The EEOC will share a copy of your complaint with the employer (actually, they've done so already) and ask for them to provide a written response. The EEOC will speak with you and any one else whose name you've provided to them as having direct information in support of your claim.
Then you'll likely wait 12 - 18 months for the EEOC to issue an opinion, which will be whether or not there is probable cause to believe prohibited discrimination to sue. If the EEOC feels there is, there is a slight chance (at best) that they will sue on your behalf. If they don't do that, the EEOC will issue you a "right to sue" letter along with their opinion statement (regardless of whether or not they found probable cause.) At that point, you'll have 30 days to file a civil suit against the employer.

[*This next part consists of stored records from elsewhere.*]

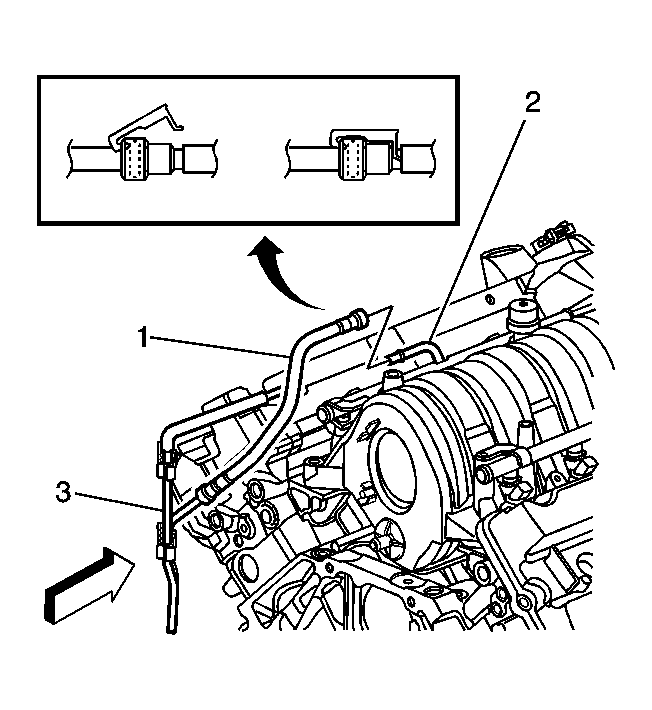 2
1
3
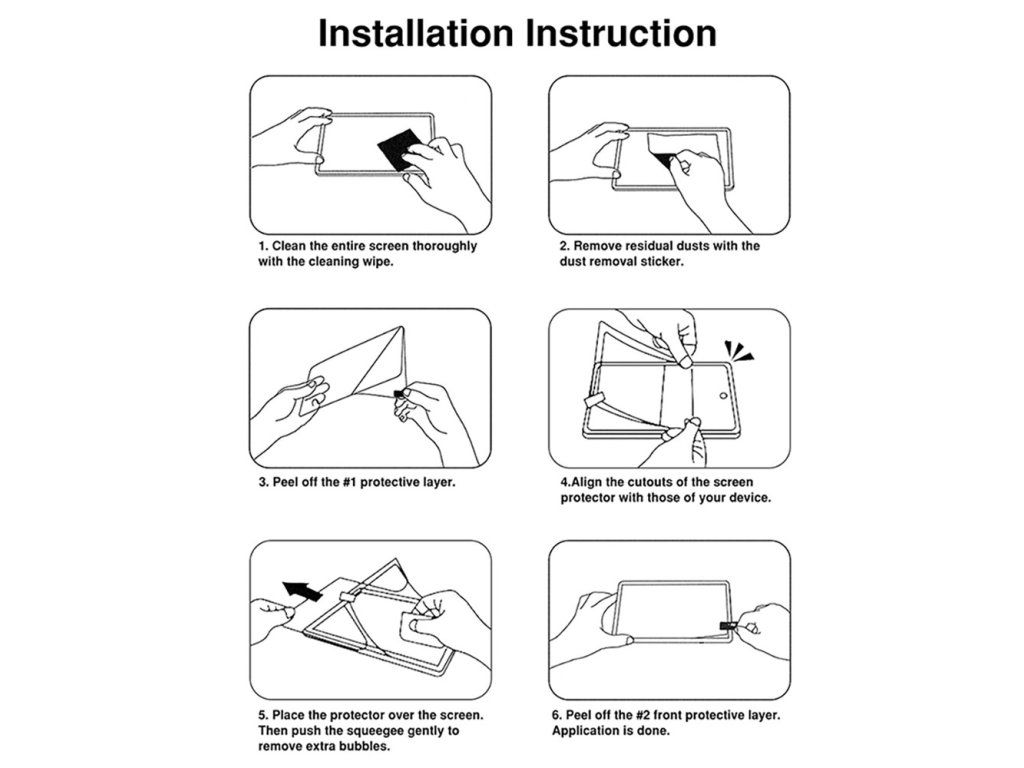 Installation Instruction

1. Clean the entire screen thoroughly with the cleaning wipe.

2. Remove residual dusts with the dust removal sticker.

3. Peel off the #1 protective layer.

4.Align the cutouts of the screen protector with those of your device.

5. Place the protector over the screen. Then push the squeegee gently to remove extra bubbles.

6. Peel off the #2 front protective layer. Application is done.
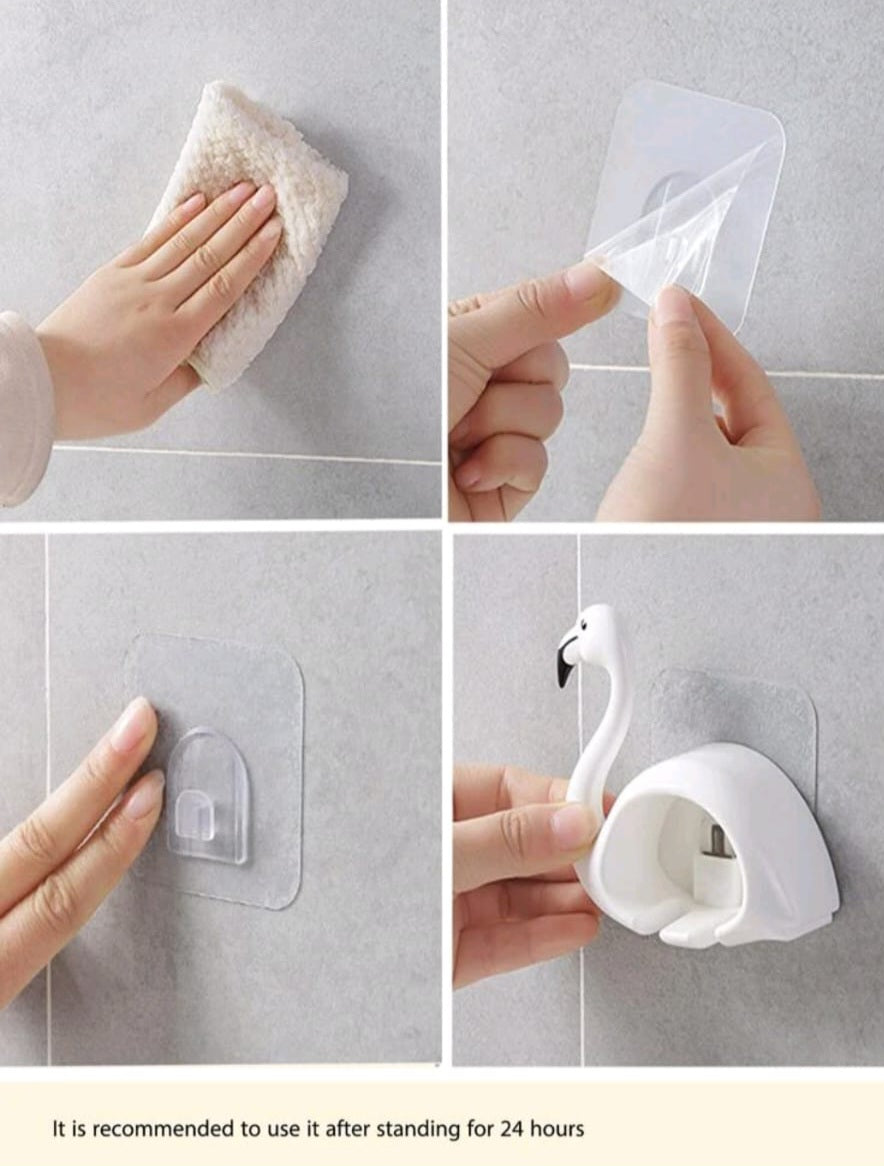 It is recommended to use it after standing for 24 hours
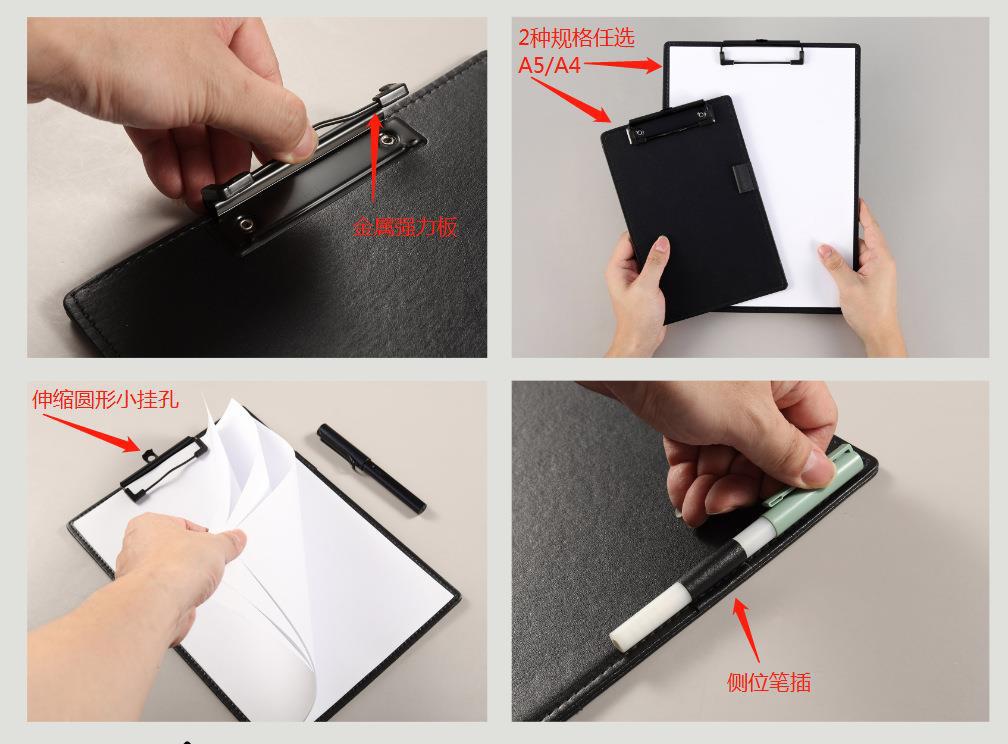 金属强力板

2种规格任选
A5/A4

伸缩圆形小挂孔

侧位笔插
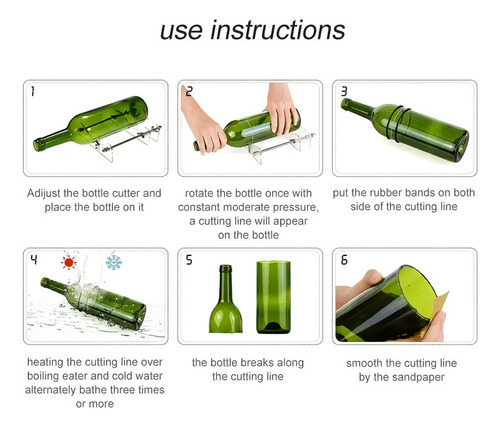 use instructions

1

Adijust the bottle cutter and place the bottle on it

2

rotate the bottle once with constant moderate pressure, a cutting line will appear on the bottle

3

put the rubber bands on both side of the cutting line

4

heating the cutting line over boiling eater and cold water alternately bathe three times or more

5

the bottle breaks along the cutting line

6

smooth the cutting line by the sandpaper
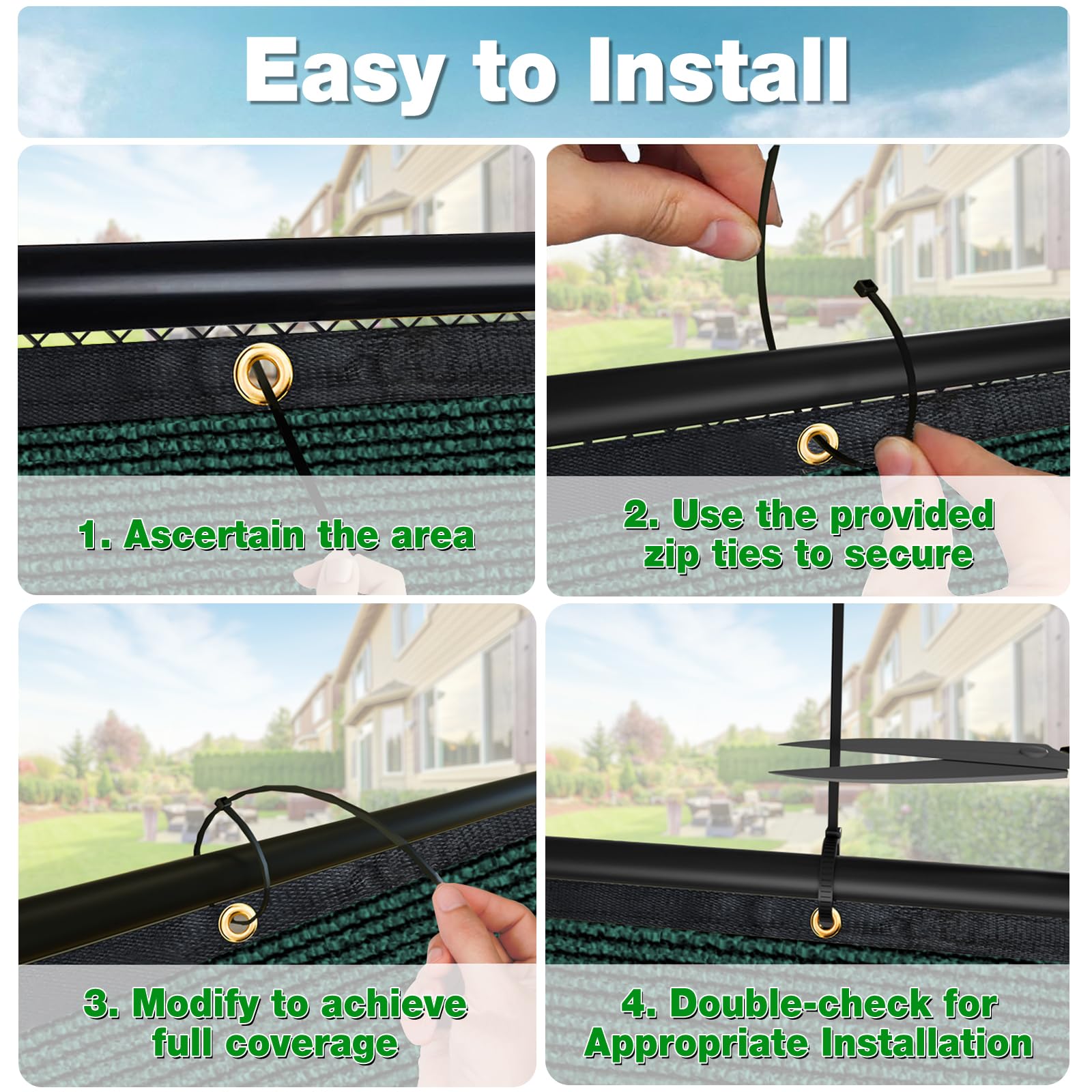 Easy to Install

1. Ascertain the area

2. Use the provided zip ties to secure

3. Modify to achieve full coverage

4. Double-check for Appropriate Installation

In my personal opinion, I think you're going to have a hard time substantiating a gender and age discrimination complaint. You were 41 when you were hired. If they'd had a problem with your age and/or gender, they never would have hired you. If the schedule change was retaliation for making the FLSA complaint, then the age and gender of the person they hired to replace you is irrelevant.
If you have a complaint to bring, it appears it would be for retaliation for making a FLSA complaint and that is the province of the federal Deparment of Labor, not the EEOC.
A person, who is nice to you, but rude to a waiter, is not a nice person. (This is very important. Pay attention. It never fails.)